SDGsという言葉は昨今、メディアでも取り上げられる頻度が増えたため、世の中に広く知れ渡るようになった。しかし、企業がSDGsに取り組む意義やメリットまではまだまだ理解されていない。国際的なNGOであるGRI、国連グローバル・コンパクト、国際企業で構成される組織WBCSDの3者が作成したSDG Compassの中では、企業がSDGsに取り組む重要性として以下の5つを挙げている。
1. 将来のビジネスチャンスの見極め
SDGs は、地球規模の公的ないしは民間の投資の流れを、SDGsが代表する課題の方向に転換することを狙いとしている。そうすることにより、革新的なソリューションや抜本的な変革を進めていくことのできる企業のために、成長する市場を明確にしている。
2. 企業の持続可能性に関わる価値の向上
企業の持続可能性のための理論的根拠はすでに十分に確立されているが、(環境コストなどの)外部性がますます内部化されるに伴い、SDGs は、例えば、企業が資源をさらに効率的に利用し、あるいは、より持続可能な代替策に転換するような、経済的なインセンティブを強化する。
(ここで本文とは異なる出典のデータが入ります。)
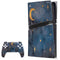 Moon and Stars PS5 Pro Bundle Skin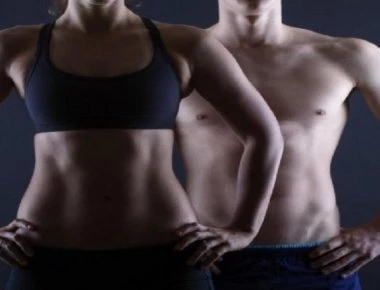 Όταν το σώμα ζητά βοήθεια – 10 σημαντικά σημάδια που δεν μπορείτε να αγνοήσετε!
3. ステークホルダーとの関係の強化、新たな政策展開との同調
SDGs は、国際、国家、地域レベルで、ステークホルダーの期待と将来の政策の方向性を反映している。SDGsと経営上の優先課題を統合させる企業は、顧客、従業員その他のステークホルダーとの協働を強化できる一方、統合させない企業は、法的あるいはレピュテーションに関するリスクにますますさらされるようになる。
4. 社会と市場の安定化
社会が機能しなければ、企業は成功できない。SDGsの達成に投資することは、ルールに基づく市場、透明な金融システム、腐敗がなく、よくガバナンスされた組織など、ビジネスの成功に必要な柱を支援することになる。
5. 共通言語の使用と目的の共有
SDGs は、共通の行動や言語の枠組みを提供することにより、企業が、その影響やパフォーマンスについて、より一貫して、そして、より効果的に、ステークホルダーと意見交換を行うことを支援する。SDGs は、世界の最も緊急な社会的課題に取り組むために相互に協力できるパートナーを結び付ける。
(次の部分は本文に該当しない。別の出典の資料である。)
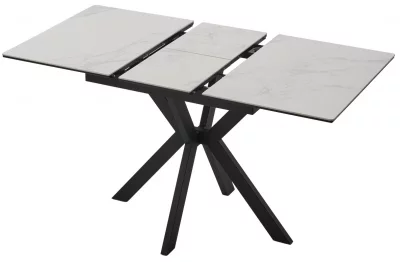 Стол Komilfo Mini 100-130X70X76 CM 5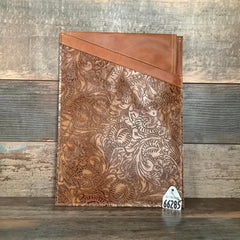 Large Computer Sleeve #66285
企業がSDGsに取り組む場合、アウトサイド・インの考えに基づき、社会課題解決から自社の新事業創出である「1.将来のビジネスチャンスの見極め」に目が向けることが多い。
しかし、多くの日本企業は、近江商人の心得である三方よし(売り手・買い手・世間)の精神が根付いており、自社の既存事業でもSDGsに十分貢献している。SDGs視点での新たな事業創出とともに自社の既存事業が三方、特に世間にどんなよい影響があるかを改めて認識することも重要なSTEPとなる。